X-ray crystallography is currently the most accurate technology for determining 3D structure of protein. It uses the ability of proteins to form crystals under specific conditions.



Molecules in the crystal form a very regular three-dimensional pattern, which upon being exposed to radiation of X-rays allows the  registration of the diffraction pattern on a special detector. Such data is usually collected by synchrotron X-ray sources (available for example in Berlin – synchrotron BESSY). Analysis of the resulting images allows the researchers to determine the position of each of the thousands of atoms of the test substance with great precision, which makes it possible to create a three-dimensional model.

This level of observation of either the proteins or protein-ligand complexes makes crystallography one of the most advanced and promising approaches to new drugs discovery. Medications are often designed to block the activity of the protein (inhibitors), if the excess is the cause of the disease.

High resolution of the protein structure, which is a potential goal for therapy, allows for the design of specifically tailored chemical molecules that can interact with it.

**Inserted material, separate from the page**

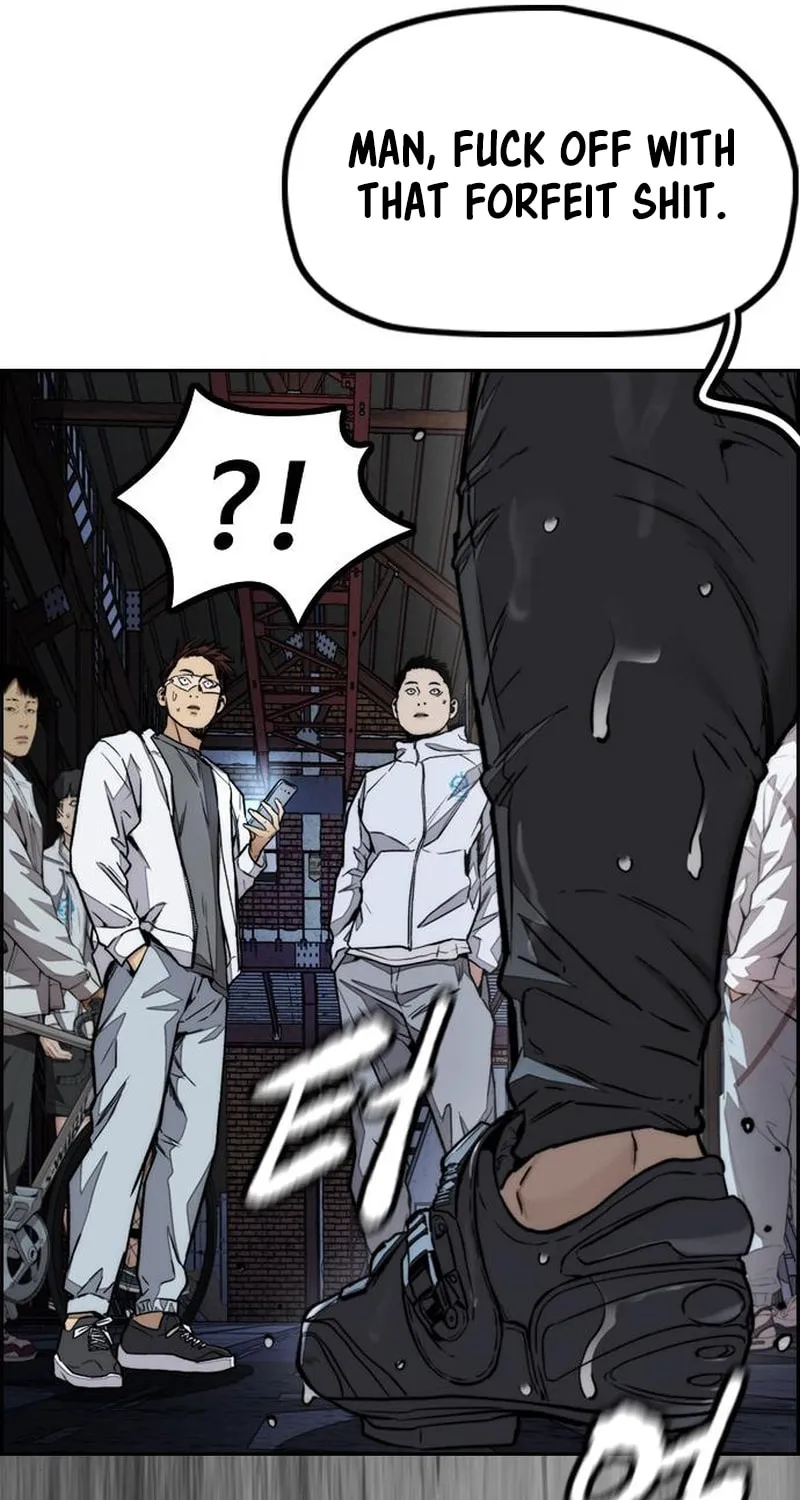 Wind Breaker Chapter 477 page 125 -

This technique is also necessary to verify that the designed molecule combines with the protein as expected and that it has the potential to be used as a drug.

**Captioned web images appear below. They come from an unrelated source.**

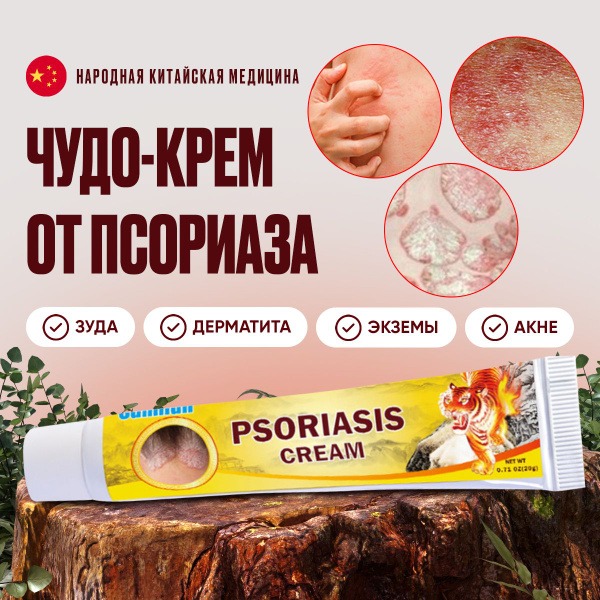 Psoriasis, Eczema &amp; Atopic Dermatitis Cream: Powerful Chinese Herbal Remedy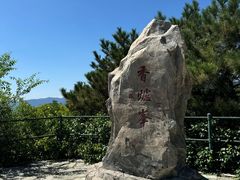-香山公园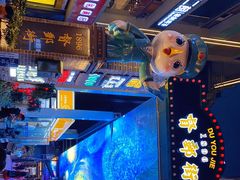 -八一好吃街·高品美食广场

The use of crystallography is becoming a standard in the new drug creation. It often eliminates the cumbersome need of searching libraries of thousands, or millions of chemicals and tailoring them to a particular protein. This significantly limits the number of required experiments and greatly improves the final result of the project.

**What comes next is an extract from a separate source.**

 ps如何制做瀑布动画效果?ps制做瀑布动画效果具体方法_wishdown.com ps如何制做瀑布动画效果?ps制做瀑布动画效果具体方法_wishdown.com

Crystallographic methods are the last and crucial stage of the cycle of work necessary to know the atomic structure of protein. Before starting the crystallization it is necessary to produce a very pure sample of a protein that has the appropriate concentration level.

First the gene of the target protein is optimized, usually for expression in bacterial cells (ie. the preparation of expression constructs – gene cloning), and then the gene is introduced into the cells which are then grown in bacterial cultures. During their growth the modified cells produce protein encoded by the introduced genetic information. A purified product is obtained through the extraction of cell biomass (ie. production and purification of recombinant proteins).


International Year of Crystallography 2014, UNESCO


Year 2014 has been declared by the General Assembly of the United Nations at the Year of Crystallography. The celebration is under a UNESCO international and International Union of Crystallography. At the inauguration of the Year of Crystallography Assoc. Marcin Nowotny – Head of the Protein Structure Laboratory at the International Institute of Molecular and Cell Biology in Warsaw was invited. It is a huge success for Dr. Nowotny and the Institute, since he was one of only 8 “talents” invited to participate in a special session for researchers specializing in crystallography. He represented not only the Institute and our country but also the entire region of Central – Eastern Europe. PhD.

Marcin Nowotny had a chance to present his achievements in front of a large group of very respectable community – including Irina Bokova – Director-General of UNESCO, Gautama R. Desiraju – President of the International Union of Crystallography and Brian K. Kobilką – winner of the Nobel Prize in chemistry. Thus, the world heard that in Warsaw advanced research in the field of crystallography is conducted and Polish scientists, specializing in this field, are strictly among the outstanding scholars of the world.